> [GIVEN DATA]:
▼▼▼
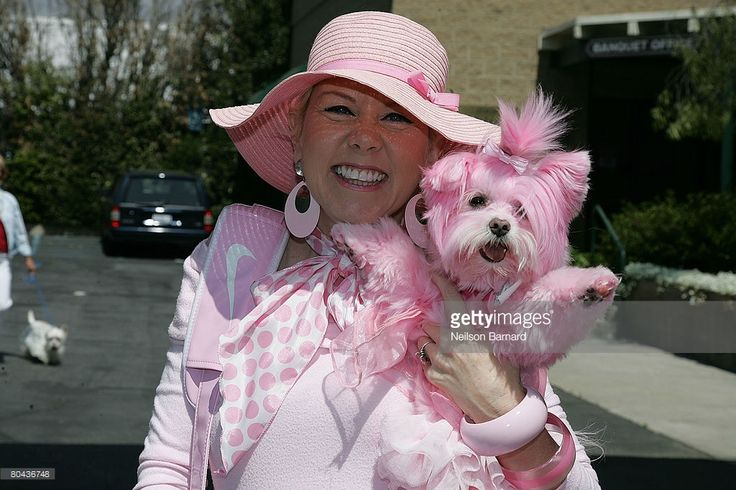Kitten Kay Sera and dog Kisses at the taping of the 100th episode of National Geographic Channel's 'Dog Whisperer' at Pickwick Gardens March 30, 2008 in Burbank, California.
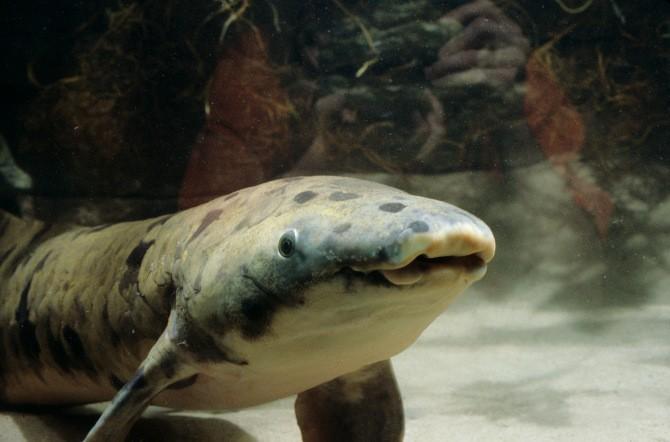Умерла самая старая в мире аквариумная рыба в возрасте 90 лет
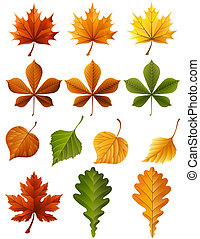 autumn leaves - Vector illustration - autumn leaves icon set...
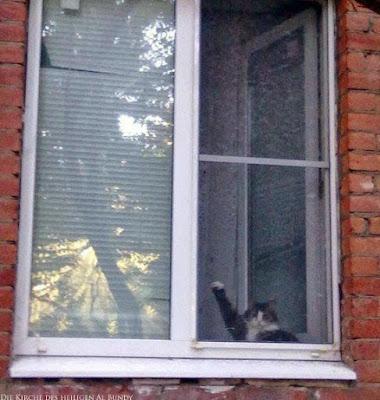 Lustige Katze sitzt am Fenster und macht Hitlergruß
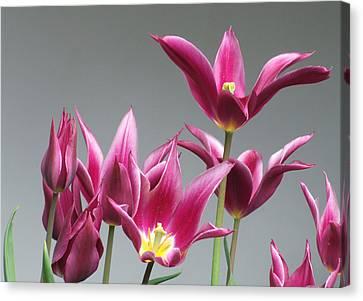 Purple Tulips Canvas Print by Helen Northcott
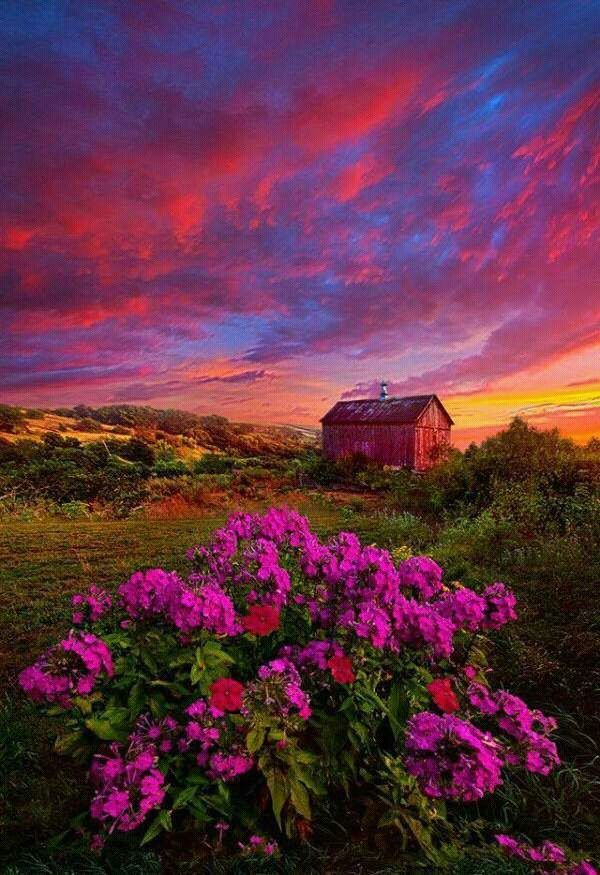 Cabin in the sunset. Such vibrant colors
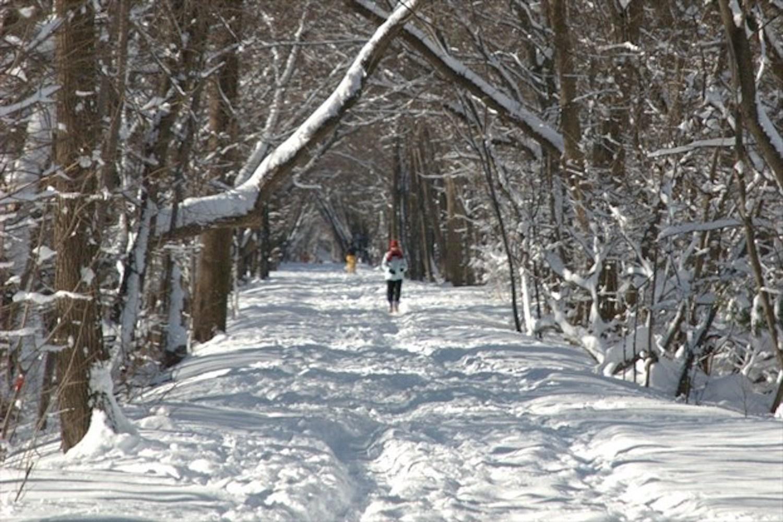 winter walks
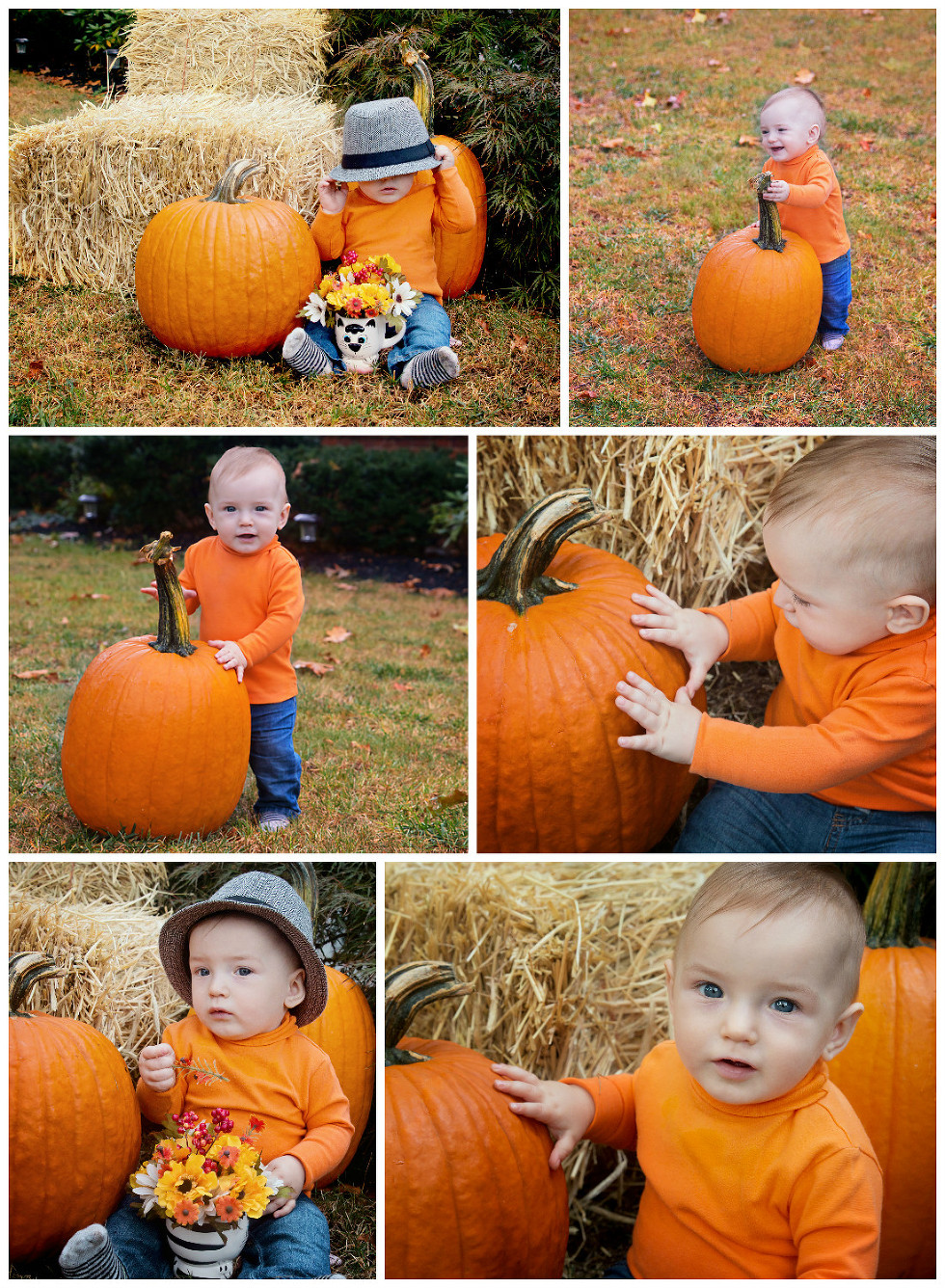 Baby Photography fall mini session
▲▲▲
> [EXERCISE BRIEF]:
The reply should hold every line of the records unchanged and no pictures.

> [THE ANSWER]:
Kitten Kay Sera and dog Kisses at the taping of the 100th episode of National Geographic Channel's 'Dog Whisperer' at Pickwick Gardens March 30, 2008 in Burbank, California.
Умерла самая старая в мире аквариумная рыба в возрасте 90 лет
 autumn leaves - Vector illustration - autumn leaves icon set...
 Lustige Katze sitzt am Fenster und macht Hitlergruß
 Purple Tulips Canvas Print by Helen Northcott
 Cabin in the sunset. Such vibrant colors
 winter walks
 Baby Photography fall mini session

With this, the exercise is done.